Motivation for Intra-Family Triangulation: Loyalty
Primary loyalty is at the heart of all of these triangles, and the wars over money, children, blended family relationships, former and new in-laws, and grandparents’ rights, can be traced back to this main issue. If they are not, the core issues will remain, and triangulation will continue to mask them.
Triangles can either intensify the conflict in the partnership, as in the classic case of the mother-in-law triangle, or they can stabilize or cover over the conflict, as in the extramarital affair before it’s discovered. In either case, the actual issues in the partnership are obscured by diverting the tension to another source (such as the mother-in-law issue) or by satisfying the need for closeness or sexual satisfaction without having to deal with the problems of closeness or sex in the coupleship.
Typical triangles extending beyond the family include the extramarital affair. When this triangle is discovered, resolution can only occur when both parties are willing to own their contribution to the breakdown of their partnership. Of course, this can only occur after the betrayal has been directly addressed and resolved.
Other typical triangles beyond the family include the social network feminist triangle (women venting to and being influenced by their friends) and the corresponding old friends chauvinist triangle (men seeking out camaraderie and influence from their friends).

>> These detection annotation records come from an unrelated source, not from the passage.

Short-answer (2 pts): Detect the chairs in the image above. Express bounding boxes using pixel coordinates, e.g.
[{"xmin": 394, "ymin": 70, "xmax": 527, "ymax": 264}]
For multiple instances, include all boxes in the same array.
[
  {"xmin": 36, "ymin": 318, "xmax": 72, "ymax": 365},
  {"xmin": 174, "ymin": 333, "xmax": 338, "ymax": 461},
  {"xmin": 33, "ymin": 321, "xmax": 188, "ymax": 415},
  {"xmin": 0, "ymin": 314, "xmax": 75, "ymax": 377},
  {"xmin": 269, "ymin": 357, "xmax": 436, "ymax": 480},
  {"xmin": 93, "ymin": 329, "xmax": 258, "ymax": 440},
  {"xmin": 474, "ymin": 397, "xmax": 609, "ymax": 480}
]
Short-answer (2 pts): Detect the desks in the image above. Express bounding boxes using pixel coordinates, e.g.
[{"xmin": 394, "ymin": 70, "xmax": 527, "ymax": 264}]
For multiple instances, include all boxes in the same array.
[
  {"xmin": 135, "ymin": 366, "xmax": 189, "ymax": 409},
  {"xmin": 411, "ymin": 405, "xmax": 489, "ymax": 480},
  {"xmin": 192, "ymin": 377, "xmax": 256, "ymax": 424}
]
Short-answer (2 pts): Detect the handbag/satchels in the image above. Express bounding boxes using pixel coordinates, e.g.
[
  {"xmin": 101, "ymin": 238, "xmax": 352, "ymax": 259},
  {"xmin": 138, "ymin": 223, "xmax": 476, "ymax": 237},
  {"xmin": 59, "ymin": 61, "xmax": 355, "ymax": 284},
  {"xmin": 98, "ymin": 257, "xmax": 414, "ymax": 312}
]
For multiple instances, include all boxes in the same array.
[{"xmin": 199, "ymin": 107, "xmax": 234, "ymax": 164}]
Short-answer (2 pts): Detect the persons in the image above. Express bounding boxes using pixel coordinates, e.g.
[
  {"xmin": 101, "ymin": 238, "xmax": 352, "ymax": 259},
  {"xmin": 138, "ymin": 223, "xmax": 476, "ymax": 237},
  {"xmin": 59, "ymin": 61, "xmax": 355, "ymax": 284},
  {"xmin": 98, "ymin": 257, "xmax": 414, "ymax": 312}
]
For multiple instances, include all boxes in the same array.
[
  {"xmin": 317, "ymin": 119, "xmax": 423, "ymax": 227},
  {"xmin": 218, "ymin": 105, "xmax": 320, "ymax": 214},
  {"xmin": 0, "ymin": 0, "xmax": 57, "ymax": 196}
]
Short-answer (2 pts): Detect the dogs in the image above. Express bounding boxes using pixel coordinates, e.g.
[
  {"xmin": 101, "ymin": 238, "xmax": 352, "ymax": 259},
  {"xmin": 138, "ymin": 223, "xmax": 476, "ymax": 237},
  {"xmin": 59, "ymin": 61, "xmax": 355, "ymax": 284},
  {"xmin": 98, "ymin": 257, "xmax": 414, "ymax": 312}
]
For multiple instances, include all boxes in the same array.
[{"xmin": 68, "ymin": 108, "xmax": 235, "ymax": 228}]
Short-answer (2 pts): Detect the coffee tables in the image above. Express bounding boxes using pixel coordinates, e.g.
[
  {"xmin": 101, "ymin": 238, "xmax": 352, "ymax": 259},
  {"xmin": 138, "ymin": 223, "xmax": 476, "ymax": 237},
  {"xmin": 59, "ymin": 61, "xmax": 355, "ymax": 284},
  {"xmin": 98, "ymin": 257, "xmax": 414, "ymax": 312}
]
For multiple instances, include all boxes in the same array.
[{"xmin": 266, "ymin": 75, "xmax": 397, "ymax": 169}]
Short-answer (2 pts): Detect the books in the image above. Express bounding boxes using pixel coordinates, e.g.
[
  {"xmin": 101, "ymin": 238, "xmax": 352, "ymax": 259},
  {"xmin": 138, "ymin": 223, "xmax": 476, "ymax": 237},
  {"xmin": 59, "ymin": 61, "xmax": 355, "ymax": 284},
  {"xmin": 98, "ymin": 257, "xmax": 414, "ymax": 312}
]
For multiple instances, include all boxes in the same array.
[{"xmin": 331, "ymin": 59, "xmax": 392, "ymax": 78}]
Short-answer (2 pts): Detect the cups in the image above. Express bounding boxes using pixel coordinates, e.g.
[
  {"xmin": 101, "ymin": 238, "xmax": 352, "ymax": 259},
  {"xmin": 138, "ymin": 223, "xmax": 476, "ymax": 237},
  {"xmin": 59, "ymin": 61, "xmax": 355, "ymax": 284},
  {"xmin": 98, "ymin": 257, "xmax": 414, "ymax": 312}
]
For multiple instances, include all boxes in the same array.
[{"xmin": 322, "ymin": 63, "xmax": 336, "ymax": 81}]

Motivation for Extra-Family Triangulation: Influence
These triangles can be understood as a competition of influences. In the end, partners need to find common ground regarding who or what will most influence them. (Hint: Solid partnerships seek each other to be one another’s greatest influence–above parents, in-laws, children, friends, social media, belief systems, etc.)
In working with triangles within and beyond the family system, professional counselors can help couples sort out the problems of competing loyalties and influences, so that they can find appropriate balances between individual and family time, and between closeness and distance.